By Craig Tompkins
In 2012, the Jumpstart Our Business Startups (JOBS) Act was passed by Congress with the goal of expanding the potential pool of investors from which small businesses can raise capital. While the final rules governing how this new game will be played are still pending, what is known, is that the average investor is now more likely than ever to be offered investments that were previously only available to the very wealthy.
Private placements are a type of investment that were previously only made available to “accredited investors,” with an exception allowing a small number of non-accredited investors to invest in each particular company offering a private placement investment. The fact that these investments are not registered with the SEC makes private placements very risky. When a company is not registered with the SEC, there is no requirement on that company to file detailed financial reports, making it very difficult to determine how the company is performing.

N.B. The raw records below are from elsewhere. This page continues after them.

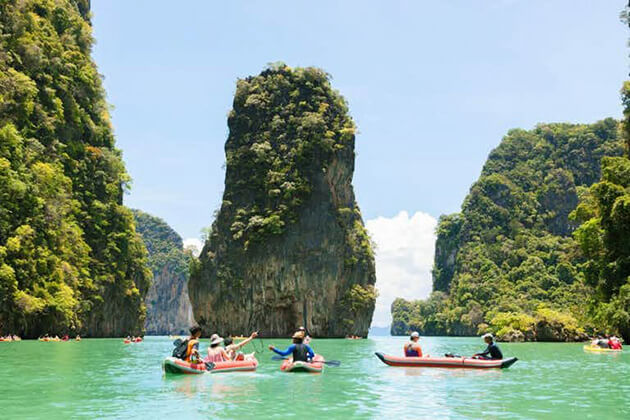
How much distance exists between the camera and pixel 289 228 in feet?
256

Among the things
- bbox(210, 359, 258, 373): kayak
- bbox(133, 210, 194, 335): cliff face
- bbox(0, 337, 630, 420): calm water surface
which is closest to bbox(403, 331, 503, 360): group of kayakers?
bbox(0, 337, 630, 420): calm water surface

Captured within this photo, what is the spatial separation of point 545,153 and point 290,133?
237 ft

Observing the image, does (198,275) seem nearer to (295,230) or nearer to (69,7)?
(295,230)

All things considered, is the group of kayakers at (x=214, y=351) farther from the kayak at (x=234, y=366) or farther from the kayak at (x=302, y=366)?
the kayak at (x=234, y=366)

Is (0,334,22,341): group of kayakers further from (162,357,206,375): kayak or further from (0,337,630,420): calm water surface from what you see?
(162,357,206,375): kayak

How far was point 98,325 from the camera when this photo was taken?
6269 centimetres

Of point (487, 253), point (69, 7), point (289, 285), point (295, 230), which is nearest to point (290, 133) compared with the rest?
point (295, 230)

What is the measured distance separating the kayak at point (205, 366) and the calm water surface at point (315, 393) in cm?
32

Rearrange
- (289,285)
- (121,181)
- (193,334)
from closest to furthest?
(193,334)
(121,181)
(289,285)

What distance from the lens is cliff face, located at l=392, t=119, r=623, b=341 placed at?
107 meters

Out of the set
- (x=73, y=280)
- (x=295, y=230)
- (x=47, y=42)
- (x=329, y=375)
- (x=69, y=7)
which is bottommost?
(x=329, y=375)

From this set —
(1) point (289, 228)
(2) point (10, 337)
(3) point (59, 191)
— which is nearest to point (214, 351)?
(2) point (10, 337)

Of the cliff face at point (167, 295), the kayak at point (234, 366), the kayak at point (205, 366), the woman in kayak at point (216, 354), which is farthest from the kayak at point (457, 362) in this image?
the cliff face at point (167, 295)

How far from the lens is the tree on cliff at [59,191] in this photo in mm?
44312
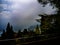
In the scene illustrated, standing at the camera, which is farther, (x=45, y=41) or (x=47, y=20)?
(x=47, y=20)

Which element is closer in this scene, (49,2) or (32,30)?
(32,30)

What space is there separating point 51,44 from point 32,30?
260 centimetres

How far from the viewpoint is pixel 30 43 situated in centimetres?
441

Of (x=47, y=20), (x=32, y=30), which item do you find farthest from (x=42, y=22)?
(x=32, y=30)

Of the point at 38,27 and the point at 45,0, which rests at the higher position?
the point at 45,0

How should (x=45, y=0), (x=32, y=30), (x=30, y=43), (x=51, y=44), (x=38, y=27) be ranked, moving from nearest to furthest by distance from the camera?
(x=30, y=43)
(x=51, y=44)
(x=32, y=30)
(x=38, y=27)
(x=45, y=0)

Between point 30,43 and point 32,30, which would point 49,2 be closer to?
point 32,30

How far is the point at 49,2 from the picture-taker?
29.1 ft

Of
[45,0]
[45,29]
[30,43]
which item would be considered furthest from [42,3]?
[30,43]

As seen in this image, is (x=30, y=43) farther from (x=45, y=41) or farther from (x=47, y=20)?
(x=47, y=20)

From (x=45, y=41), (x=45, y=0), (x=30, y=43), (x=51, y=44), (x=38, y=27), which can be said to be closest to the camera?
(x=30, y=43)

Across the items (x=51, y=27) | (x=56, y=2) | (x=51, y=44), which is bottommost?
(x=51, y=44)

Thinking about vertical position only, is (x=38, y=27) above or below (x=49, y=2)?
below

But lack of transparency is only one of many risks inherent in private placements. These types of investments are frequently used as vehicles for scams, and are often pushed on unwitting investors by stockbrokers hoping to score a big commission.
The sales pitch for private placements usually includes mention that you are being given the opportunity to invest in a quickly growing company before its shares become publicly available, and once the company has its Initial Public Offering (IPO), you’ll be able to sell your shares over a stock exchange for a large profit. However, it is important to know that nobody can guarantee that any business will ever even have an IPO. This means you may have an investment that could be impossible to sell.

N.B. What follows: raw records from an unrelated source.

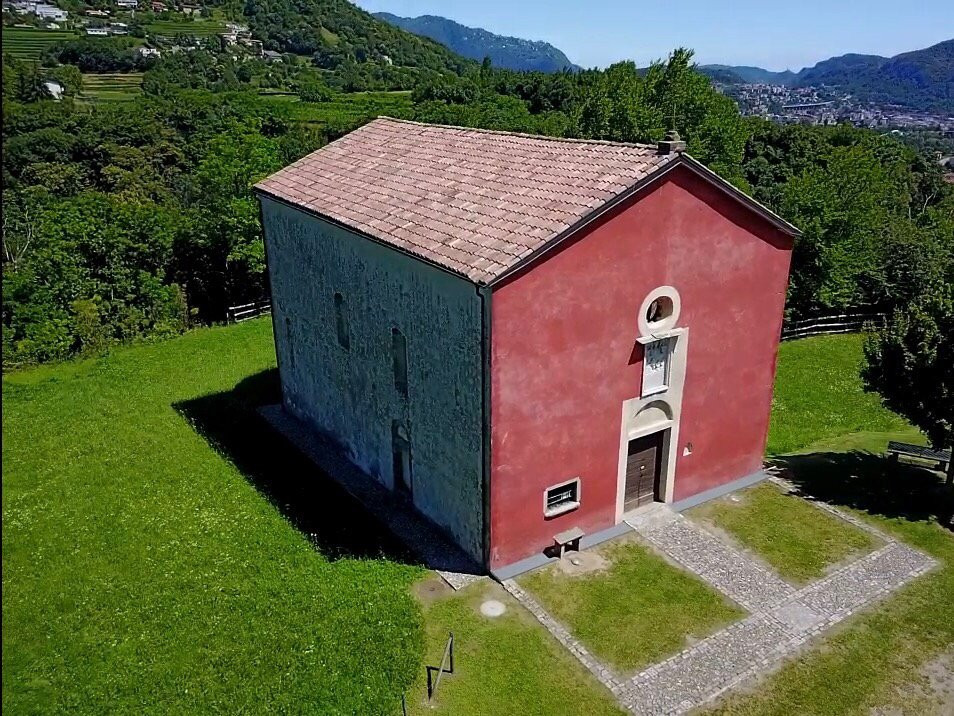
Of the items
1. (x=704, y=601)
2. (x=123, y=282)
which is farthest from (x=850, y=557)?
(x=123, y=282)

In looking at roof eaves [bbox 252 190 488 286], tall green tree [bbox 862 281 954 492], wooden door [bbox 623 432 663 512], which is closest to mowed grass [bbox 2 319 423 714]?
wooden door [bbox 623 432 663 512]

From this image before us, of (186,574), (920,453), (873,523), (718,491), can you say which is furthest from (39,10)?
(873,523)

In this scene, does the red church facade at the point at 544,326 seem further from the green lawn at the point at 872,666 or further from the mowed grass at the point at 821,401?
the green lawn at the point at 872,666

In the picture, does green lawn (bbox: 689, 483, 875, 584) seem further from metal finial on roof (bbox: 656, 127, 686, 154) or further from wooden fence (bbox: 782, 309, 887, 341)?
wooden fence (bbox: 782, 309, 887, 341)

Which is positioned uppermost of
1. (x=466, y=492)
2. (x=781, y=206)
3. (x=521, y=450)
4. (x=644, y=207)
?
(x=644, y=207)

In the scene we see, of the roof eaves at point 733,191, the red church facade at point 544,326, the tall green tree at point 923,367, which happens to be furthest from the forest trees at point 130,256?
the tall green tree at point 923,367

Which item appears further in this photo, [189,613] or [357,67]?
[357,67]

The JOBS Act has made two changes to the laws governing private placements that affect the average investor. First, companies are now allowed to advertise their private placement offerings to the public at large. While the law states that firms may only seek accredited investors through mass advertising, there is a risk that many more non-accredited investors will become aware of these investment opportunities. This makes it increasingly likely that an individual will be roped into investing in a private placement that is not a suitable investment given their investing knowledge and goals.

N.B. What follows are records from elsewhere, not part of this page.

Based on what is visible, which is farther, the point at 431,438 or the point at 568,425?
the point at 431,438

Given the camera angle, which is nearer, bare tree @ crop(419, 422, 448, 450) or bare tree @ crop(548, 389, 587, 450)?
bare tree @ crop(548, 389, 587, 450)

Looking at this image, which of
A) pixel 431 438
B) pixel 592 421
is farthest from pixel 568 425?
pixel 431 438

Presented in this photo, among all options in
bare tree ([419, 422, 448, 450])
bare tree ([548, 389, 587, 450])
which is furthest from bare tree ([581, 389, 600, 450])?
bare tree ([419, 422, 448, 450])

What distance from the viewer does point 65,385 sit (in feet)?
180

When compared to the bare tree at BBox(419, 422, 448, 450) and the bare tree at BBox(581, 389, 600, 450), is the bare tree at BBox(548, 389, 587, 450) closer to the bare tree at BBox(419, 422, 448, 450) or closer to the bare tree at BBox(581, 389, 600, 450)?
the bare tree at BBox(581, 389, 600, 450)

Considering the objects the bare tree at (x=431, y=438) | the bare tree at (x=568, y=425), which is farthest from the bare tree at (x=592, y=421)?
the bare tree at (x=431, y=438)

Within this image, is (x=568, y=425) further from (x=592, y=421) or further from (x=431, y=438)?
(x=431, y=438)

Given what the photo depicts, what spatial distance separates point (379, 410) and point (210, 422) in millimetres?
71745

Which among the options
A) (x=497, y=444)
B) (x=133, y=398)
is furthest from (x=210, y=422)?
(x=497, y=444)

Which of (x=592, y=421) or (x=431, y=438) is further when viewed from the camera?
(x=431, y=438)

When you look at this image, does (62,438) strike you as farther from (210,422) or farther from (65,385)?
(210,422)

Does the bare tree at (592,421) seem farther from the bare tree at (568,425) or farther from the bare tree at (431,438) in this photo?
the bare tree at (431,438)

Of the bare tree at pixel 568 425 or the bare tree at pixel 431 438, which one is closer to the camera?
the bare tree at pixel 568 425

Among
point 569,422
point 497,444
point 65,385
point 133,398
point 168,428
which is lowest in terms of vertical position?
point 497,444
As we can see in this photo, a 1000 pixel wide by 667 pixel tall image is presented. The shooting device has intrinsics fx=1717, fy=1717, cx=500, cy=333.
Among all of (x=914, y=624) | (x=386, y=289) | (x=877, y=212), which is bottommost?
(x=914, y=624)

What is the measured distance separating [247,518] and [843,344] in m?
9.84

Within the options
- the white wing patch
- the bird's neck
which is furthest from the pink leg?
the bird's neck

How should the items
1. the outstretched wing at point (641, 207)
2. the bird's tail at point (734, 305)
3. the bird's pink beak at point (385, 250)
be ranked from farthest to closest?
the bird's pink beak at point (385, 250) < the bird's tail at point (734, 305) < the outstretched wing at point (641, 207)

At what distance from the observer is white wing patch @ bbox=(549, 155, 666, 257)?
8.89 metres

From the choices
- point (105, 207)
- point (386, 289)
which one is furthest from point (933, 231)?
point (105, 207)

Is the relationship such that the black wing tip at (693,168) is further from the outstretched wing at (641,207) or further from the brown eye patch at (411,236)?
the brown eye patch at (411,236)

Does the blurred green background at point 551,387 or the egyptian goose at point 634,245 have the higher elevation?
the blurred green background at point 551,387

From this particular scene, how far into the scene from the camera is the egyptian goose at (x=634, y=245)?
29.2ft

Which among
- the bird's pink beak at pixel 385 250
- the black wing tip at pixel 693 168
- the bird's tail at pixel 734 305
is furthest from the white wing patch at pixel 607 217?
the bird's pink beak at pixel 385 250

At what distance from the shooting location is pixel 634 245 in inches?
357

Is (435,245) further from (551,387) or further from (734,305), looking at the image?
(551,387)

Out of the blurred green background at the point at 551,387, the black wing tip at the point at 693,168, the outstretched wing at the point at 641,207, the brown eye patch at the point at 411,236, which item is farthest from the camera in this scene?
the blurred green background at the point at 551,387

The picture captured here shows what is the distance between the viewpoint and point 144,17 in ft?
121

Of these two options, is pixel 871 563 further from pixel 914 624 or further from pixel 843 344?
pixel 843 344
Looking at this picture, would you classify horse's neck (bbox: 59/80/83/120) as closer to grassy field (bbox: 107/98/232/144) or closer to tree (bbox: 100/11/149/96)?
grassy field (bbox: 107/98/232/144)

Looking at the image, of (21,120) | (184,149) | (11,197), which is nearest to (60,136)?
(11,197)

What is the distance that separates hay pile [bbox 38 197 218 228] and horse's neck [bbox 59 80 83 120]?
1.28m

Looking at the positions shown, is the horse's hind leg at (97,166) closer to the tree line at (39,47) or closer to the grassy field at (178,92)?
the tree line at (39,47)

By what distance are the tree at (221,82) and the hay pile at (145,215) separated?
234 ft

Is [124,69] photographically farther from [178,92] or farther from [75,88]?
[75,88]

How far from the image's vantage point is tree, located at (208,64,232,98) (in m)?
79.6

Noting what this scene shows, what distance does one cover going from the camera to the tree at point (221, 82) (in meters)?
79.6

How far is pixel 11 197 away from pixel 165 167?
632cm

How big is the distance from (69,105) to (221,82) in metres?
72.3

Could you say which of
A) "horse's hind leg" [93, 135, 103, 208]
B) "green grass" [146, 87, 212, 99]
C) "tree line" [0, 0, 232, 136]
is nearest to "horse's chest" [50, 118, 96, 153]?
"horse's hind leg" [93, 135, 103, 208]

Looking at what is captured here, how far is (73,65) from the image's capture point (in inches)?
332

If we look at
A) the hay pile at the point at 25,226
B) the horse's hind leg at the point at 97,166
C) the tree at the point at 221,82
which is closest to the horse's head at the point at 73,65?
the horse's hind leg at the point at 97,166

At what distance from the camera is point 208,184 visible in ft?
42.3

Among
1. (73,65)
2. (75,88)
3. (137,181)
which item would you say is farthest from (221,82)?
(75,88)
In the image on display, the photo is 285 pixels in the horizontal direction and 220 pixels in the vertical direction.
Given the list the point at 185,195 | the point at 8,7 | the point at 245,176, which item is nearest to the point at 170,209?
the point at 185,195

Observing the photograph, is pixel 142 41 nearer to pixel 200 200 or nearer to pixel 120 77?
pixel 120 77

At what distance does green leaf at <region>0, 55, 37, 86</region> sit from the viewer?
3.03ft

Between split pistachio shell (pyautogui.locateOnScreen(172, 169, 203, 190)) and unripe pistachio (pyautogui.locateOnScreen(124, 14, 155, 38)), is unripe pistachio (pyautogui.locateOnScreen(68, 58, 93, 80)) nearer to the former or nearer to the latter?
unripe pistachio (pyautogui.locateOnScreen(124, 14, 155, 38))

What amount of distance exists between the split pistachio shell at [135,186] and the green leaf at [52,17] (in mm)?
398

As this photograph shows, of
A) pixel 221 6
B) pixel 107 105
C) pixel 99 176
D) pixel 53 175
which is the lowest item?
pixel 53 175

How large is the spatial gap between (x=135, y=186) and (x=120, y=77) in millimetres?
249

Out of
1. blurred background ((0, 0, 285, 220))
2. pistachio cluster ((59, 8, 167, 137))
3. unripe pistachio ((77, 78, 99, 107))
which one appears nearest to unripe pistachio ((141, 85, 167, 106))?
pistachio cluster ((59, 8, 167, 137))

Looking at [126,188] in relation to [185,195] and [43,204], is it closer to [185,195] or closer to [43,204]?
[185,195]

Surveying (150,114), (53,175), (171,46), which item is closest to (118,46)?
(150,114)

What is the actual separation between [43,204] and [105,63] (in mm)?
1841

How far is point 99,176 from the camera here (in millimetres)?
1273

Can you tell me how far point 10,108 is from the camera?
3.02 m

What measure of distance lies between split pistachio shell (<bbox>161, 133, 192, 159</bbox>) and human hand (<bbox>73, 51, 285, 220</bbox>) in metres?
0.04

The second major change brought on by the JOBS Act is the legitimization of “crowdfunding” as a means of selling an ownership stake in a business. Crowdfunding allows business to sell small ownership stakes to large amounts of individuals. It’s important to remember that crowdfunding investments carry many of the same risks as private placements. It is difficult to determine the financial health of a crowdfunding investment, it may never become a public company and you may never be able to resell your ownership stake.
Your first line of defense in protecting yourself from being duped into a bad investment in a private company is to ask: Why me? If you can answer the question of “Why me?” with an answer that makes sense, investigate the person who is trying to sell this investment to you. Use FINRA’s BrokerCheck to verify that they are properly licensed to sell securities. FINRA also recommends checking to see if the person offering you investment securities has served time in federal prison. Time served could be a very good indication that you are dealing with a con-artist.
If the person selling you the investment checks out, do some research on the company you would be investing in. Read the offering materials in full and search the web for information about the company.
Finally, never invest more than you can afford to lose. Even legitimate private placement offerings, sold by legitimate dealers, are highly risky investments. You could do everything right, and still lose your entire investment.